Here one can see energy-integrating detector CT (EID-CT) myelography images (A and B) and photon-counting detector CT (PCD-CT) myelography (C and D) for a 57-year-old man with two years of symptoms for spontaneous intracranial hypotension (SIH). The PCD-CT images were obtained a year and a half after the EID-CT images. None of the three reviewing radiologists detected cerebrospinal fluid-venous fistula (CVF) with the EID-CT images but all three radiologists diagnosed the CVF on PCD-CT images. (Images courtesy of the American Journal of Roentgenology.)

Utilizing a scale of 0-100, the reviewing radiologists also perceived higher image quality with PCD-CT myelography (74.3 percent on average) in comparison to an average of 55 percent for EID-CT myelography.

“PCD-CT myelograms exhibited higher subjective discernibility of spinal nerve root sleeves and higher overall image quality for all three readers. In addition, all three readers showed significantly higher sensitivity for definite CVFs for PCD-CT myelograms than for EID-CT myelograms, without a significant difference in specificity or accuracy,” wrote Timothy J. Amrhein, M.D., an associate professor of radiology and director of the spine intervention service at Duke University Medical Center in Durham, N.C., and colleagues.

While the researchers acknowledged higher false positives for CVF among all three reviewing radiologists for PCD-CT myelography, they suggested the study’s reference standard criteria may have been a contributing factor, pointing out successful treatment for possible CVFs for most of the patient who had a PCD-CT myelogram.

“Regardless of this possibility, given the high morbidity during the challenging and potentially prolonged diagnostic workup for CVFs, increased sensitivity at the expense of potentially lower specificity may be warranted in this clinical context,” emphasized Amrhein and colleagues.
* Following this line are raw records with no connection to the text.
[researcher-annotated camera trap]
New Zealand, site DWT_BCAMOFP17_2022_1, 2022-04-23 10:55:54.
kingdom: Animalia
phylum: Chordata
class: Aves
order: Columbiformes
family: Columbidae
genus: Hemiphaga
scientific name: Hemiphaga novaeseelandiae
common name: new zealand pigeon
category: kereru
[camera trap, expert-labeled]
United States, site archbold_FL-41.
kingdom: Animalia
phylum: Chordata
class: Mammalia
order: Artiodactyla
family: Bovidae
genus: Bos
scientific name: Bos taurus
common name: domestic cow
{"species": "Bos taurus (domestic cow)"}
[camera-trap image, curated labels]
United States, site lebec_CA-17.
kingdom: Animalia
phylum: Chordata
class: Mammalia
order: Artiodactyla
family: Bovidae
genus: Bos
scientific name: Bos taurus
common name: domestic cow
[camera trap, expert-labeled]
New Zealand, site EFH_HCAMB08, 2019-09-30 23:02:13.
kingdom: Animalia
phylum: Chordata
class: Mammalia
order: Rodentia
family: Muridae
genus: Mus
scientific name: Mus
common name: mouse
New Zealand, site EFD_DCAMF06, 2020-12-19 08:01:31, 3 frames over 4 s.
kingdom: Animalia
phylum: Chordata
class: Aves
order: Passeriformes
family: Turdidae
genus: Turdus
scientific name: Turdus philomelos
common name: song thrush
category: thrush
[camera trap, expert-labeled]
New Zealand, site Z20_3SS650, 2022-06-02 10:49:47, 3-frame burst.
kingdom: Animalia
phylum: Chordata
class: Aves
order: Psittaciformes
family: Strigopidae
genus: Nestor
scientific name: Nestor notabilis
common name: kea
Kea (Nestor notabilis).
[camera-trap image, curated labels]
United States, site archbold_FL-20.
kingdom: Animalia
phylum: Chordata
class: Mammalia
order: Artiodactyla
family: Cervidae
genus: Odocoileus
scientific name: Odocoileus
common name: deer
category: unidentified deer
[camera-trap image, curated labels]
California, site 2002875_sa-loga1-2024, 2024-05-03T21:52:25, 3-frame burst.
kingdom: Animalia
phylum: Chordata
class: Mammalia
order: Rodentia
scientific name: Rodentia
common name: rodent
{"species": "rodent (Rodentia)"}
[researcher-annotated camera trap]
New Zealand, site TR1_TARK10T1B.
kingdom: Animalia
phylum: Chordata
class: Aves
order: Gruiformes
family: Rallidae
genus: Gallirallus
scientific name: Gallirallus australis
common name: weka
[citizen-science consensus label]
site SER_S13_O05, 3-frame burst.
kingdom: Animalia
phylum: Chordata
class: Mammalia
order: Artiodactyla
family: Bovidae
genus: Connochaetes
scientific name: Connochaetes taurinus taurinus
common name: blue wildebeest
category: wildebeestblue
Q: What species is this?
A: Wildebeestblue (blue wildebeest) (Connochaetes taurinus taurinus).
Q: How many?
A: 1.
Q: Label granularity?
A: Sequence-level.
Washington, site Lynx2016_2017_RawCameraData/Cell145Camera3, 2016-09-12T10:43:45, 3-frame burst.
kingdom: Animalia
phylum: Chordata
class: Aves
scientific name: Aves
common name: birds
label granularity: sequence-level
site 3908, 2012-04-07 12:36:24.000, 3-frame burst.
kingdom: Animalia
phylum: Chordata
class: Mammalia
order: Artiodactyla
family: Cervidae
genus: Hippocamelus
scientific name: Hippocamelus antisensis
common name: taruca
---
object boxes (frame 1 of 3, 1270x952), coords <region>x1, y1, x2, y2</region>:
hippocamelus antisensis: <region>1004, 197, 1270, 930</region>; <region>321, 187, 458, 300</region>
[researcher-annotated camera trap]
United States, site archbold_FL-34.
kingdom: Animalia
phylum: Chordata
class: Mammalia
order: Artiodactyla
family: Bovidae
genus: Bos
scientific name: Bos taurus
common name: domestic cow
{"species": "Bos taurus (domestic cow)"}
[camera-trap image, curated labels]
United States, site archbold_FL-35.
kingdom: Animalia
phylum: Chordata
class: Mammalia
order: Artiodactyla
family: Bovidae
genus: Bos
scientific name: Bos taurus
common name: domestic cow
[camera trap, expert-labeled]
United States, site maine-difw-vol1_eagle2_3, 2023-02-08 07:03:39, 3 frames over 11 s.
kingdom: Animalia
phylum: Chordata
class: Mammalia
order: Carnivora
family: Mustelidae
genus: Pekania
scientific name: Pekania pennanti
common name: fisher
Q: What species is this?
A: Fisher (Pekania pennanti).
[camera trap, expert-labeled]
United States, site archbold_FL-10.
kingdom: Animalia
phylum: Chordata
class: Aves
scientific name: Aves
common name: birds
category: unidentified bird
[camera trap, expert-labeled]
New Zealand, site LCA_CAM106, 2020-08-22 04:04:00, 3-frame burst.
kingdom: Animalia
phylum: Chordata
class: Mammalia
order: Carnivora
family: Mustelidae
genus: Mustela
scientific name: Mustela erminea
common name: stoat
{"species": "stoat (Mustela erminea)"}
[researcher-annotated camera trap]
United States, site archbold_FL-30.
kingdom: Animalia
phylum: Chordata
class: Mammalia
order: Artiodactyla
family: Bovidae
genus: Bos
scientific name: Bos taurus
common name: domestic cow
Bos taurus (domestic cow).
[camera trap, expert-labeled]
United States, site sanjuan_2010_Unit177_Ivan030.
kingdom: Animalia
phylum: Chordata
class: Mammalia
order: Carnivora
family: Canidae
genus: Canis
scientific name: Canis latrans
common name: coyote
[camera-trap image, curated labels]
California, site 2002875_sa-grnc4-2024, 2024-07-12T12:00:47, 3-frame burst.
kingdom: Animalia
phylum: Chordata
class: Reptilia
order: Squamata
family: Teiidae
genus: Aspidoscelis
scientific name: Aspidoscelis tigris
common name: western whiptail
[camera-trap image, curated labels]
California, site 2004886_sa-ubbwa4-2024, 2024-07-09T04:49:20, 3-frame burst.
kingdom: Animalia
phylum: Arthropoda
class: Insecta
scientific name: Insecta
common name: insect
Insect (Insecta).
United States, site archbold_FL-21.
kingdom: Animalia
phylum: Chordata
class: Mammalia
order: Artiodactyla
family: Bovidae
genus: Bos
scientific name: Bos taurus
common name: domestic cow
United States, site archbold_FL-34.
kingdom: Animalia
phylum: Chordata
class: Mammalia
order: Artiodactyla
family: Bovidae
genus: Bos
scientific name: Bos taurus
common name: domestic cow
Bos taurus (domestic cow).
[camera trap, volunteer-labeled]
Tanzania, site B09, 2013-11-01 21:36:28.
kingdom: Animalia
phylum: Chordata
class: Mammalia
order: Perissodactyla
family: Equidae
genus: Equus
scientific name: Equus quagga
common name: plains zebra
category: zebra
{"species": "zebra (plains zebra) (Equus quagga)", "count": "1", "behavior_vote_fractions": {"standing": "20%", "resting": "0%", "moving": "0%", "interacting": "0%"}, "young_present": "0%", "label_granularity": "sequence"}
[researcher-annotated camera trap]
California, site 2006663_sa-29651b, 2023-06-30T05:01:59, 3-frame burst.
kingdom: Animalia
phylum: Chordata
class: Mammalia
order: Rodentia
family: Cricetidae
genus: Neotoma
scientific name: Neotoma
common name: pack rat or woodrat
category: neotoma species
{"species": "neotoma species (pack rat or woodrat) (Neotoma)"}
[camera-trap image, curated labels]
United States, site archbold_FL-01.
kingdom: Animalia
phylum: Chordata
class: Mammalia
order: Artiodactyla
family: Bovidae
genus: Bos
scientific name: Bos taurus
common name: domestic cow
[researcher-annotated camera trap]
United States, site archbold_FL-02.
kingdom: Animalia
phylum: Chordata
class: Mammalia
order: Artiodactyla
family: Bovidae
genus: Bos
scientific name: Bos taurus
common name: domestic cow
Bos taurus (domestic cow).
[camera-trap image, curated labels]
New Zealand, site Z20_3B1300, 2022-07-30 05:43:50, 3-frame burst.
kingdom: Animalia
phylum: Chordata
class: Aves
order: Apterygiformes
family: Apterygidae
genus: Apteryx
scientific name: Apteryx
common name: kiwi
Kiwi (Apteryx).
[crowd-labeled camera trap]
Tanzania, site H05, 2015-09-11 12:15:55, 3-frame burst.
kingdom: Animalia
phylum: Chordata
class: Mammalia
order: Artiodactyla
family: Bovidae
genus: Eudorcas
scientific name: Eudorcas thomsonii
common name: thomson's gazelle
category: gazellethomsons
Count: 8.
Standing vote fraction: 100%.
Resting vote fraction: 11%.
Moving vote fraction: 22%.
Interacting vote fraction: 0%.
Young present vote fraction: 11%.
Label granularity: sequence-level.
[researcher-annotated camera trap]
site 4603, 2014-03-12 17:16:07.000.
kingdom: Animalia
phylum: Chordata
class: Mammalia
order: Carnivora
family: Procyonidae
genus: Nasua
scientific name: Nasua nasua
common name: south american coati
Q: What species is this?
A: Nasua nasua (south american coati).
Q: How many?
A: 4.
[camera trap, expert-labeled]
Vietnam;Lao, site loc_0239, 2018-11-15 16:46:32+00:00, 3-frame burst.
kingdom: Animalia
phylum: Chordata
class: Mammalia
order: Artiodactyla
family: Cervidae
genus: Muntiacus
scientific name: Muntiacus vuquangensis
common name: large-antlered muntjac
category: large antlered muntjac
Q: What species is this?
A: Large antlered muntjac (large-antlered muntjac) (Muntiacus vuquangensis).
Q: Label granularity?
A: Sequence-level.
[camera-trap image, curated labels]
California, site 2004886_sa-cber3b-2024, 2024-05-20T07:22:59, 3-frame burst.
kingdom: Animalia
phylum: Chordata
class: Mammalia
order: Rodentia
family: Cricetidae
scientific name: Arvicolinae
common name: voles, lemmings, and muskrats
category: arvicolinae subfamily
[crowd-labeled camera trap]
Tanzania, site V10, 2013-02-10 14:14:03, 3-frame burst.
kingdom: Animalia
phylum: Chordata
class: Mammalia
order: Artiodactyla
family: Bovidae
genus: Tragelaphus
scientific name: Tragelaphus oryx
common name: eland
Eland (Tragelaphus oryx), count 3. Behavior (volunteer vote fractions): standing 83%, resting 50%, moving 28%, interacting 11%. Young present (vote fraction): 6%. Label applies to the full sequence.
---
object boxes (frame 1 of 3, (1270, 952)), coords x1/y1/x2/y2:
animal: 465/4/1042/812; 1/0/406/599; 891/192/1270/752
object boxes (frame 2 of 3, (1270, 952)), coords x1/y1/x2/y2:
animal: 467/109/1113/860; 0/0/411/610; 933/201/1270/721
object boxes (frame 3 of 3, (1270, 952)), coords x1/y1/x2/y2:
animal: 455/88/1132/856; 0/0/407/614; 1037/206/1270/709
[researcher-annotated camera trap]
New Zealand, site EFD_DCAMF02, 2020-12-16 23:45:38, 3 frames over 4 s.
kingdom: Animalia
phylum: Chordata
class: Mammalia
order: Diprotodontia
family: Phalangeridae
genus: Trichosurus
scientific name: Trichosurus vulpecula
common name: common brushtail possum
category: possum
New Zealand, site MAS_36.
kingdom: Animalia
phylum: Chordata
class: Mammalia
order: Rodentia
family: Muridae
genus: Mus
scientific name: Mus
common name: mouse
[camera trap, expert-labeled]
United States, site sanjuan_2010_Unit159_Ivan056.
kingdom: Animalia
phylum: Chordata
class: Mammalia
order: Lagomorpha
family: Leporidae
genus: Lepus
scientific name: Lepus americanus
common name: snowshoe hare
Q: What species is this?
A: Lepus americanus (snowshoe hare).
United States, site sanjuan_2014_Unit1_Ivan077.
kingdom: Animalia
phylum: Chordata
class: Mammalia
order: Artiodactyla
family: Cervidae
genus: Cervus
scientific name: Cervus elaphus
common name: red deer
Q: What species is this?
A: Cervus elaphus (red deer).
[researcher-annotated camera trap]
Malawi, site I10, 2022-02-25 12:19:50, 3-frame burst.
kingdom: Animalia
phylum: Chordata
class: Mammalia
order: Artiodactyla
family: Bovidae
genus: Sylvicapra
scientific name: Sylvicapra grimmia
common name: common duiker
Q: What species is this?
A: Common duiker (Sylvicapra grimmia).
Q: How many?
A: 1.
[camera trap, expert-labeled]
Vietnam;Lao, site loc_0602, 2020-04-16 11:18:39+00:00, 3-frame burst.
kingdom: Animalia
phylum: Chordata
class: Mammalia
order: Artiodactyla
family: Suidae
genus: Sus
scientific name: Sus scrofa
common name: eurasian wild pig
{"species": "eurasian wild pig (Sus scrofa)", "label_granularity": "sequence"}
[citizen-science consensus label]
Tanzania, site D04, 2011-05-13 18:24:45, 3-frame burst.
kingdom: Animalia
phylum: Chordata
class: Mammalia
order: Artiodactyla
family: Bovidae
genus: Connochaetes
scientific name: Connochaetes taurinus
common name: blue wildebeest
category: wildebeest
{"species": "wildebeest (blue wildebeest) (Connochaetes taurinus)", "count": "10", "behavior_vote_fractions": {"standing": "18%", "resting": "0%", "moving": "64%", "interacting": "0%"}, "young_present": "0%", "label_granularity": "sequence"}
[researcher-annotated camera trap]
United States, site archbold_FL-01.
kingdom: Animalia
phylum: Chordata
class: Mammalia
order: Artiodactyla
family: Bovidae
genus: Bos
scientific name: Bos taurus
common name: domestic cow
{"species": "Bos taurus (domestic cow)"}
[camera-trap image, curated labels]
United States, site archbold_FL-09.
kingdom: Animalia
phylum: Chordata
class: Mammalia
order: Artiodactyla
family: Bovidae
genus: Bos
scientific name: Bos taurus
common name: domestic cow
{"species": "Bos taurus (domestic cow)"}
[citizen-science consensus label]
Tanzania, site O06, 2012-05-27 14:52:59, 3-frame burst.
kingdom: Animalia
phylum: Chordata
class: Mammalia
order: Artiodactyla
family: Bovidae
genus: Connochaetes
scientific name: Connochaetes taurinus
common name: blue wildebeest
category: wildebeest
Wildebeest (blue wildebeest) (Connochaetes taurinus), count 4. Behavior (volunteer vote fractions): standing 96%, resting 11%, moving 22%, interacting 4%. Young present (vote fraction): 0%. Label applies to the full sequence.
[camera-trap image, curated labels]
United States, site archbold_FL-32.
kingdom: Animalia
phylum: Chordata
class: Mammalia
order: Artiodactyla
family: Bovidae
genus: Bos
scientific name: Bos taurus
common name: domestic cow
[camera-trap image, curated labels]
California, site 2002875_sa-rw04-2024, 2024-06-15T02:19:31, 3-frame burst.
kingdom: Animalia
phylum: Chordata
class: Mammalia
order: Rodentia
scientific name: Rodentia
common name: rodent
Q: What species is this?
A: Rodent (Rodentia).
(Editor’s note: For related content, see “Emerging Concepts with ICM Reduction and Photon Counting for Coronary CT Angiography,” “Current Concepts with Advances in Photon-Counting Computed Tomography” and “Is Photon Counting CT a Better Option than Dual-Energy CT for Pulmonary Angiography?”)

Beyond the inherent limitations of a retrospective single-center study, the authors acknowledged the small cohort size and a long interval between EID-CT myelography and PCD-CT myelography in some of the cohort patients. The researchers also conceded a possible patient selection bias with the study’s focus on patients who had at least two myelograms to determine a possible cerebrospinal fluid (CSF) leak and noted a lack of universal acceptance for the definite CVF attenuation threshold (> 70 HU) utilized in the study.